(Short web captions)
----------------

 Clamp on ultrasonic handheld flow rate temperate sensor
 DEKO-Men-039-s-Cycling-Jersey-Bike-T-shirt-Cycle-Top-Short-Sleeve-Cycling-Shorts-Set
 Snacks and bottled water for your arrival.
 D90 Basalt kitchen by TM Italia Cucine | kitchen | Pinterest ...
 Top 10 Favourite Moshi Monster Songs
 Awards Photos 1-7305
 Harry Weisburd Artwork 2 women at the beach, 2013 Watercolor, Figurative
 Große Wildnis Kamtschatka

----------------

What to do:
Extract every line from the one containing "Awards Photos 1-7305" through the last line of the data, inclusive, exactly as written.

Exercise answer:
 Awards Photos 1-7305
 Harry Weisburd Artwork 2 women at the beach, 2013 Watercolor, Figurative
 Große Wildnis Kamtschatka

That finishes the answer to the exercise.